The jury remains out on whether donated plasma makes a difference.

“We will find out once the pandemic is over. Known risks from plasma transfusions include allergic reactions, transfusion-associated circulatory overload and transfusion-associated acute lung injury, as with any plasma or blood transfusion,” Sheikh said.

“As many as 450 patients have been connected with donors through Corona Recovered Warriors, but it’s not clear which benefited from the therapy,” Riaz said. “I have heard of three cases up until now of people who didn’t survive even after the plasma therapy because they were already on ventilators.”

Yet there have been some rays of light.

Riaz contends the focus should not be the black market, but on those who spend their own money to travel hundreds of miles to help someone they don’t know. If nature has been kind to those who recovered, they should help those who are struggling to breathe.”

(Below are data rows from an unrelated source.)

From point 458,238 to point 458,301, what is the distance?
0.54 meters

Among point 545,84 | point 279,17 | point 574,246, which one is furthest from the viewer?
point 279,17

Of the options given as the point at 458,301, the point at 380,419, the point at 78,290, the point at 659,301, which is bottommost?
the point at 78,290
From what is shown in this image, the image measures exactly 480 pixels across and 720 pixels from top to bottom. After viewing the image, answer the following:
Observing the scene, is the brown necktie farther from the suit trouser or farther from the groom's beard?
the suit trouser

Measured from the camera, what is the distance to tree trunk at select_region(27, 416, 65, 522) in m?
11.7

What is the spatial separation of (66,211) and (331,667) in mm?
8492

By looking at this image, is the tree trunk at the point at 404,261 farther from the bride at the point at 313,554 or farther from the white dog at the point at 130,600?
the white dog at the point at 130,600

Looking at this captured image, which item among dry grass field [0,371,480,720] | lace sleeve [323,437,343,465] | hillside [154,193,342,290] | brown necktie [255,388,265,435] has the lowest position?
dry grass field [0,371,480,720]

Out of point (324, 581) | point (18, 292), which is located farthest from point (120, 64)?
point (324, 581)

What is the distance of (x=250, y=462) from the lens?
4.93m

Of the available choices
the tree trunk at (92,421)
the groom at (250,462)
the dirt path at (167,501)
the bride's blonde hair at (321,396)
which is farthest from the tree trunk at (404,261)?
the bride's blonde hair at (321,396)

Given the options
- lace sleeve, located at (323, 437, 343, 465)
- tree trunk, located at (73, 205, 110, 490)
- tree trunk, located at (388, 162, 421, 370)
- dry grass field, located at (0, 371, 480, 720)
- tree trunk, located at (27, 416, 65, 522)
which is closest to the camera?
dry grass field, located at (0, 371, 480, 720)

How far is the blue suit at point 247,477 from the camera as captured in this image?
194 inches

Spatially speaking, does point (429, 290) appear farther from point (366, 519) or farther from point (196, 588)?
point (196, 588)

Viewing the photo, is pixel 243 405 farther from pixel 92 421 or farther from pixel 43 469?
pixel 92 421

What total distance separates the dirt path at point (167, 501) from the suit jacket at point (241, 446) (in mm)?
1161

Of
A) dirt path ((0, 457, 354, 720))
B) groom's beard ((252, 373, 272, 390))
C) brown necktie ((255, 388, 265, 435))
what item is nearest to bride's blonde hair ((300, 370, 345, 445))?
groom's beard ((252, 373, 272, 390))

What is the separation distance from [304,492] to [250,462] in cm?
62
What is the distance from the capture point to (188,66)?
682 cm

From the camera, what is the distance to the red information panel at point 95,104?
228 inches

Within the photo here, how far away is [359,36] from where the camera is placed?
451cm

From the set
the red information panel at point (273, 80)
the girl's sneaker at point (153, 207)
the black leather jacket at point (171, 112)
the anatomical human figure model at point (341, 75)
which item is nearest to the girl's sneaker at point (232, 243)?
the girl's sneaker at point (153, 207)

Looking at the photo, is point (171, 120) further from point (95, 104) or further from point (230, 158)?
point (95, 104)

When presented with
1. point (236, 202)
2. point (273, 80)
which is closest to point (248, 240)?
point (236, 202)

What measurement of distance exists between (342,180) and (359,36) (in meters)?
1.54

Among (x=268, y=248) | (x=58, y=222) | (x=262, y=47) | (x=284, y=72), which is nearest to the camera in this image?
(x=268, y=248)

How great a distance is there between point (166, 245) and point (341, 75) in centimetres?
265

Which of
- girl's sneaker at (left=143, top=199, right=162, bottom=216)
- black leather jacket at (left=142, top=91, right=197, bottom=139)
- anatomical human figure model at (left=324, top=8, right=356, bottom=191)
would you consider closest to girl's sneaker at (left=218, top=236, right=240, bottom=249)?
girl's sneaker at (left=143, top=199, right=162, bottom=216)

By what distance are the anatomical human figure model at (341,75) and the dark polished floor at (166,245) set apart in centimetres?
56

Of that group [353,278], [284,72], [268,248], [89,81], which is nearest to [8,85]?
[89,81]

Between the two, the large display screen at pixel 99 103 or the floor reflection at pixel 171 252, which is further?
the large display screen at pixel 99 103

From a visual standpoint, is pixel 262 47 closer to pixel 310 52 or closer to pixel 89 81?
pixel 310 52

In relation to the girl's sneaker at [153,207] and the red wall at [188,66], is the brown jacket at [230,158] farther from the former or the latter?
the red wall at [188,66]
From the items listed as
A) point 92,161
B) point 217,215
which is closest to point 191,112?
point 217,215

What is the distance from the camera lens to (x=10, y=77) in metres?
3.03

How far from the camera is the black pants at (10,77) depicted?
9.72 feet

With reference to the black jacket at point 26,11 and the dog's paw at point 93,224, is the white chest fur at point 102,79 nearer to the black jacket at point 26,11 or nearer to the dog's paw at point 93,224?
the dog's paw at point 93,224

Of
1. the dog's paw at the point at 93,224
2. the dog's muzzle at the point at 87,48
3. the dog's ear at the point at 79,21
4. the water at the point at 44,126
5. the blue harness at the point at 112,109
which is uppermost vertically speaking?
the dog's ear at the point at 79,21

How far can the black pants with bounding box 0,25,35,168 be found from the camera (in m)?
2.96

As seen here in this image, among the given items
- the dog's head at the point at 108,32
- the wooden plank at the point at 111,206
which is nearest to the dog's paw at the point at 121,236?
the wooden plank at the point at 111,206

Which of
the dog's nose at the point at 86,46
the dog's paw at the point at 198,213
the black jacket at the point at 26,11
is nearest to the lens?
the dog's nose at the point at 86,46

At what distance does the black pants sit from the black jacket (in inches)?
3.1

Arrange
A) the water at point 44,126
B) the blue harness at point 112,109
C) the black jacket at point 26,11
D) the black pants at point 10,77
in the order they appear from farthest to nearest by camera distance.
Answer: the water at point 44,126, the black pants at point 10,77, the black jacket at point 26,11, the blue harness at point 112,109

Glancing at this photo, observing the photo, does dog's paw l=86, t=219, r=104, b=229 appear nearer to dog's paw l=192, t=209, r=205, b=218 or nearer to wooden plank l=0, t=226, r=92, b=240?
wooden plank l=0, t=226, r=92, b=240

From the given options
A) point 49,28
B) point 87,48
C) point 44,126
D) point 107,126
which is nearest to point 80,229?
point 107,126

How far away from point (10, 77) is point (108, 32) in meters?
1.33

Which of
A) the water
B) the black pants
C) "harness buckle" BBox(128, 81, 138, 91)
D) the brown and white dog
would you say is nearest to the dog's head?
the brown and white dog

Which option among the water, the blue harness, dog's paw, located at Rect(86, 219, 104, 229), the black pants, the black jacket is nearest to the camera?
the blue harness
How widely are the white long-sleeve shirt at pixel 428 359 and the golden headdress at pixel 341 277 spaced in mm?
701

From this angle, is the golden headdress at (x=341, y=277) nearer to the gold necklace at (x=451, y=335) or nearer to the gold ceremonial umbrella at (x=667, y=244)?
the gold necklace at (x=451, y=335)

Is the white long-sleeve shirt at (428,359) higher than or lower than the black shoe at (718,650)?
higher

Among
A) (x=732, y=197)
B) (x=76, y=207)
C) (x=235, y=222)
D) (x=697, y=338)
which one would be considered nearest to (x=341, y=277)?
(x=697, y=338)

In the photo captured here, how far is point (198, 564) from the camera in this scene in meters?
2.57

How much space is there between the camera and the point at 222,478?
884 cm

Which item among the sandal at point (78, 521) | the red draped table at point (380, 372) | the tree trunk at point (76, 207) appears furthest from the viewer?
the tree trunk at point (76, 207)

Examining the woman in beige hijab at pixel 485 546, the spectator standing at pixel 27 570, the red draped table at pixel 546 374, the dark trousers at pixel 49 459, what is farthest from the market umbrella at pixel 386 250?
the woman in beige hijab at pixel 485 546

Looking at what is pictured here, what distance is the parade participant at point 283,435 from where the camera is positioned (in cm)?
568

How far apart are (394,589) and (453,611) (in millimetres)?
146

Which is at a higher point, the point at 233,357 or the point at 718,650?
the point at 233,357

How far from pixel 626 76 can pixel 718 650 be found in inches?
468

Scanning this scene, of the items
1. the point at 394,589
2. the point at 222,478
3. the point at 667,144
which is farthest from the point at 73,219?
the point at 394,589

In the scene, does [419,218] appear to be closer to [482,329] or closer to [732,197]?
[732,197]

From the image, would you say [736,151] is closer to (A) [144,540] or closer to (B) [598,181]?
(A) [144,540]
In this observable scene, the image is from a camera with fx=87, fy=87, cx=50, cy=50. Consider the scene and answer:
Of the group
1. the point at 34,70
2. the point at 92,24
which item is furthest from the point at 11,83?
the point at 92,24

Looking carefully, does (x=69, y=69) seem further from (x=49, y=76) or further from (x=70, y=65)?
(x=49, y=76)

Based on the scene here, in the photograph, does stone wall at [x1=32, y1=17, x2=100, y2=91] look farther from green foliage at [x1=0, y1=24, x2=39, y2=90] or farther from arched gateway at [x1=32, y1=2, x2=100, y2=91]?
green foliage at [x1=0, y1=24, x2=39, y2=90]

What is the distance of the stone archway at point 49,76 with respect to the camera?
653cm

Aizaz Shamshad, a coronavirus survivor who lives in the northwest city of Peshawar, has been proactive in helping Covid-19 patients, twice donating plasma at a local medical center.

The first recipient was critically ill and died a few days after receiving the transfusion. A second recipient eventually recovered.

“I understand there are doubts about this therapy, but as a patient one tries to use all options in a dire situation,” said Shamshad, “and it gives hope to those patients who run out of all other options.”